▶ Task details
Lay out the lines of the records from the one containing "Within the captured" through the one containing "the submerged rock at (204,159), the" as a Markdown table with the columns Row and Text, one numbered row per line and blank lines left out.

(Data listing)
↓↓↓

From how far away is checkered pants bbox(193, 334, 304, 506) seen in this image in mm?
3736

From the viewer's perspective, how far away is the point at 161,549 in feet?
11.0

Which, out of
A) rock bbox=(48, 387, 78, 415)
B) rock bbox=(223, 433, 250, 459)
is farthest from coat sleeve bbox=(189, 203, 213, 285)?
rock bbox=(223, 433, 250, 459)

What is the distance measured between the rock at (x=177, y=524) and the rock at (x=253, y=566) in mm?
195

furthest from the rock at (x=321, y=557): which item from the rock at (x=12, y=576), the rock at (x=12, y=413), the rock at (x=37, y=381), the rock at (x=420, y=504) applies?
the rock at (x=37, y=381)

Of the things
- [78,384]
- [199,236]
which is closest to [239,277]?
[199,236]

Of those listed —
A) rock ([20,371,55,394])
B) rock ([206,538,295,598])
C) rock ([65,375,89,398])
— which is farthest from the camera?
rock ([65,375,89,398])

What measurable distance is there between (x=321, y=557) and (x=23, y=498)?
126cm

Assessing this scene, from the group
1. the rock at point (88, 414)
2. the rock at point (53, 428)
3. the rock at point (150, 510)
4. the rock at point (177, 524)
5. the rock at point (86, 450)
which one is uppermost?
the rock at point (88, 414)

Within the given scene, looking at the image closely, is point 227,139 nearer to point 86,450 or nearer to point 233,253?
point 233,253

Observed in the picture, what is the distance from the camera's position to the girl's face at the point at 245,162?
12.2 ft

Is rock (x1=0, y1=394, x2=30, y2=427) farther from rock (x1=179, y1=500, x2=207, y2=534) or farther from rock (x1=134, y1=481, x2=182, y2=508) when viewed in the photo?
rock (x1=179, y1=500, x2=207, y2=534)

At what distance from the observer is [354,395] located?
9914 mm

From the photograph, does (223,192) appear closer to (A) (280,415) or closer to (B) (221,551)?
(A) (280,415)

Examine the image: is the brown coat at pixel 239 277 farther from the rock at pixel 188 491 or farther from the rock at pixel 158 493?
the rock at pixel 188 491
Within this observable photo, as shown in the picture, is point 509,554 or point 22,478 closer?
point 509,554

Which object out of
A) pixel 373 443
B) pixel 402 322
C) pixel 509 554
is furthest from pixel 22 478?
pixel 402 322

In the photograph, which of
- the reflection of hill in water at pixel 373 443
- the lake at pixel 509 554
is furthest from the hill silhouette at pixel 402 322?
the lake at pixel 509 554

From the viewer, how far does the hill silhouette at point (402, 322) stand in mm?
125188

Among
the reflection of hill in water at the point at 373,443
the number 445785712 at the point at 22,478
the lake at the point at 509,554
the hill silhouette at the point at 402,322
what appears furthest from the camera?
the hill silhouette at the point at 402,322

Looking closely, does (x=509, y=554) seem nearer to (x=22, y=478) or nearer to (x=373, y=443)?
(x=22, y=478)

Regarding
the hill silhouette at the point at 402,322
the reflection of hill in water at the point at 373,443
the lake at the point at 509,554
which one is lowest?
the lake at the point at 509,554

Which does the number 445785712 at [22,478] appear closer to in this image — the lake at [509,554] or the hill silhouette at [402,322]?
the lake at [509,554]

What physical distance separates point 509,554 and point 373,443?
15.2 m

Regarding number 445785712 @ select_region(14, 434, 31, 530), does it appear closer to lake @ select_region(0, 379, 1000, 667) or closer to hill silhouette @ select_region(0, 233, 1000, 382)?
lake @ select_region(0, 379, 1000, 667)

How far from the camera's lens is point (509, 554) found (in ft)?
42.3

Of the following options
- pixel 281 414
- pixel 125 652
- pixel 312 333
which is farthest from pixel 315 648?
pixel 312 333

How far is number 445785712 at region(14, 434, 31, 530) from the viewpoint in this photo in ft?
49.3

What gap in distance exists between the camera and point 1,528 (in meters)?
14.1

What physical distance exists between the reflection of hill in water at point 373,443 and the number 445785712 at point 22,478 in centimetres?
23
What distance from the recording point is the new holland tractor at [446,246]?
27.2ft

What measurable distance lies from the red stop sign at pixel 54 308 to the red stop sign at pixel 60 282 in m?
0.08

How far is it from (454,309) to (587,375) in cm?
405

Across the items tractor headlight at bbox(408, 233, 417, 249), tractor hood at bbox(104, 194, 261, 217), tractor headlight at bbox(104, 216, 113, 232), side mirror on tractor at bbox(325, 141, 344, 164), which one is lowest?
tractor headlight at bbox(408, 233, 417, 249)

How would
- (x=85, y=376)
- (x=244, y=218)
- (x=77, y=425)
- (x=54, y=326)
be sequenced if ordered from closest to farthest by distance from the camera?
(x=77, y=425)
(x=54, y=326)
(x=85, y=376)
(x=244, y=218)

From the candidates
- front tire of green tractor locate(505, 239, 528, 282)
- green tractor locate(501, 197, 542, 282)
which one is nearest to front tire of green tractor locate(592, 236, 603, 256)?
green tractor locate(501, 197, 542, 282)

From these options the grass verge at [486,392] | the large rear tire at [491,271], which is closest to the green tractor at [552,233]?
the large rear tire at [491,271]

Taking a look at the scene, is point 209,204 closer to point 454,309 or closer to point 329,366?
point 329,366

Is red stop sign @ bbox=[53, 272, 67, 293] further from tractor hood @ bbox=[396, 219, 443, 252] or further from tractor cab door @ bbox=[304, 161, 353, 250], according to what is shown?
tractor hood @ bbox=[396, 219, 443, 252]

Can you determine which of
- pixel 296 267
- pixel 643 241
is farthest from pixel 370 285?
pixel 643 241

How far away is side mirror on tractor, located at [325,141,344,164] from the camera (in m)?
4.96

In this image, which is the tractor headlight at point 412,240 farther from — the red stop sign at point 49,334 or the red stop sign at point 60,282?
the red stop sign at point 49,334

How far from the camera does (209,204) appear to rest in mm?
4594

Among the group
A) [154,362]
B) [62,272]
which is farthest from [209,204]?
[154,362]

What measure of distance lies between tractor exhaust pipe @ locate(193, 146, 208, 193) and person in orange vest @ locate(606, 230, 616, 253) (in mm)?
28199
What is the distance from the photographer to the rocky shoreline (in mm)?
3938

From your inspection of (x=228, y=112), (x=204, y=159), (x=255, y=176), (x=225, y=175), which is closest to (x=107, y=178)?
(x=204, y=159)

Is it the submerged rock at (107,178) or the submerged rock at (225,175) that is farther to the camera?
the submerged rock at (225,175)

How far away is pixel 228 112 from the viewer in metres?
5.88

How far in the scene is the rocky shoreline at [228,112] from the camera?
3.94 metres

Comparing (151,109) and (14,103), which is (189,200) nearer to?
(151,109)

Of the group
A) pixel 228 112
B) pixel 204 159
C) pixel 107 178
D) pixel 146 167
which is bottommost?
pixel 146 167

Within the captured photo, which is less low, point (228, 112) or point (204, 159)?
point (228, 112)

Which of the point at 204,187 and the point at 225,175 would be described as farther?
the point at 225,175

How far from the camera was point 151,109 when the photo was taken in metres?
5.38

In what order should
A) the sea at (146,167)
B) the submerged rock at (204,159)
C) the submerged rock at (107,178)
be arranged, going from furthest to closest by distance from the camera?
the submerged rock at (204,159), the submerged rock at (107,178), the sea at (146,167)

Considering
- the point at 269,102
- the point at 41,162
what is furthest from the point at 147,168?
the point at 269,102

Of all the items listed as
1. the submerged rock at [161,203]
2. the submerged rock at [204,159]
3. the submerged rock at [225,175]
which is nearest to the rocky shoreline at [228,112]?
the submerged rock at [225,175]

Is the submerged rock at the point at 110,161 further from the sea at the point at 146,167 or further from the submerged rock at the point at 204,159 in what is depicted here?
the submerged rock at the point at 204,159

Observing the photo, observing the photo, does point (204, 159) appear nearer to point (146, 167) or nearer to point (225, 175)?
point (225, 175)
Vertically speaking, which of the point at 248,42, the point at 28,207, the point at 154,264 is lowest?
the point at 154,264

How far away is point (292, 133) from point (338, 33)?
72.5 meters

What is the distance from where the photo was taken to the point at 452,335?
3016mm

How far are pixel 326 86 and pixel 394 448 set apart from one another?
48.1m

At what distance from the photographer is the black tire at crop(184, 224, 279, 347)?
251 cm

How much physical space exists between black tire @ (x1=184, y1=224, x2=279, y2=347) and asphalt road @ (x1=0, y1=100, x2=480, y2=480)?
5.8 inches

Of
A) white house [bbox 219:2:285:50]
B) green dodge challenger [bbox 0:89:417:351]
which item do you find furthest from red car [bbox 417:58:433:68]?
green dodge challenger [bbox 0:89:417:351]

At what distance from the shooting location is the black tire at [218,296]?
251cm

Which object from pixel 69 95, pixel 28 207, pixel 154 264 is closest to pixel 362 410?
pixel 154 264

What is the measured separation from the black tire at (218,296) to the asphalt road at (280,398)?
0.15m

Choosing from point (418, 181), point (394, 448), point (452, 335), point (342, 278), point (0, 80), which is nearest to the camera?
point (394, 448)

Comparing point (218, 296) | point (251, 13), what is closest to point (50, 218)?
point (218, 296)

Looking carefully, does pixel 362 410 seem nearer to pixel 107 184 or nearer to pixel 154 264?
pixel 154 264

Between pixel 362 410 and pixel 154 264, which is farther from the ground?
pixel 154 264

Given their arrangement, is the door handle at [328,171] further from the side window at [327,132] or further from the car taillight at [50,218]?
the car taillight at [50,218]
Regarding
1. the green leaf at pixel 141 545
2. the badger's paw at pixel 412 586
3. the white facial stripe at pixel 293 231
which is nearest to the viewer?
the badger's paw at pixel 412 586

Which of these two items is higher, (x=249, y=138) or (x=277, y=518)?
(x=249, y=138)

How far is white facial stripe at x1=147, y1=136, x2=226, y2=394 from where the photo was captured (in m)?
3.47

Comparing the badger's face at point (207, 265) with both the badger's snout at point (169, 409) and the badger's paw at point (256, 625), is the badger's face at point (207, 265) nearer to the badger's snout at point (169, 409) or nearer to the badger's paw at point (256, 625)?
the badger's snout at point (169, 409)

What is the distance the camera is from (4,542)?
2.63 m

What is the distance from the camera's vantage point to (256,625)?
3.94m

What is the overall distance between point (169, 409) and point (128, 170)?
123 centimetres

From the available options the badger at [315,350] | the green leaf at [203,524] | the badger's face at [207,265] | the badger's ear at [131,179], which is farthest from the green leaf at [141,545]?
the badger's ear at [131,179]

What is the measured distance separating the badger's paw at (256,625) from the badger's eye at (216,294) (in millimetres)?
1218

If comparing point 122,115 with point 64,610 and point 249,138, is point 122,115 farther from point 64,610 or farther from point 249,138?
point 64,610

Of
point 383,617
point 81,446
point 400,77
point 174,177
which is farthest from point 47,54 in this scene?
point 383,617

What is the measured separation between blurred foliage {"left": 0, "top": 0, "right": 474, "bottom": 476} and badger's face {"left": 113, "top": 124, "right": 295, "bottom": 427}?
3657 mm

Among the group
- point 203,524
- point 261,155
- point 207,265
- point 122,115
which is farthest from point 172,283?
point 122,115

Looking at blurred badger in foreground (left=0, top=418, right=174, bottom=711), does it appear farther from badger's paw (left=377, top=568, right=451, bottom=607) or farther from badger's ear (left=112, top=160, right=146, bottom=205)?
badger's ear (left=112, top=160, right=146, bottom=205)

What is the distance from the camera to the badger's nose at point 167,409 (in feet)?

↑↑↑

▶ Worked answer
| Row | Text |
|---|---|
| 1 | Within the captured photo, which is less low, point (228, 112) or point (204, 159)? |
| 2 | point (228, 112) |
| 3 | Which of the point at 204,187 and the point at 225,175 would be described as farther? |
| 4 | the point at 225,175 |
| 5 | How far from the camera was point 151,109 when the photo was taken in metres? |
| 6 | 5.38 |
| 7 | In what order should |
| 8 | A) the sea at (146,167) |
| 9 | B) the submerged rock at (204,159) |
| 10 | C) the submerged rock at (107,178) |
| 11 | be arranged, going from furthest to closest by distance from the camera? |
| 12 | the submerged rock at (204,159), the submerged rock at (107,178), the sea at (146,167) |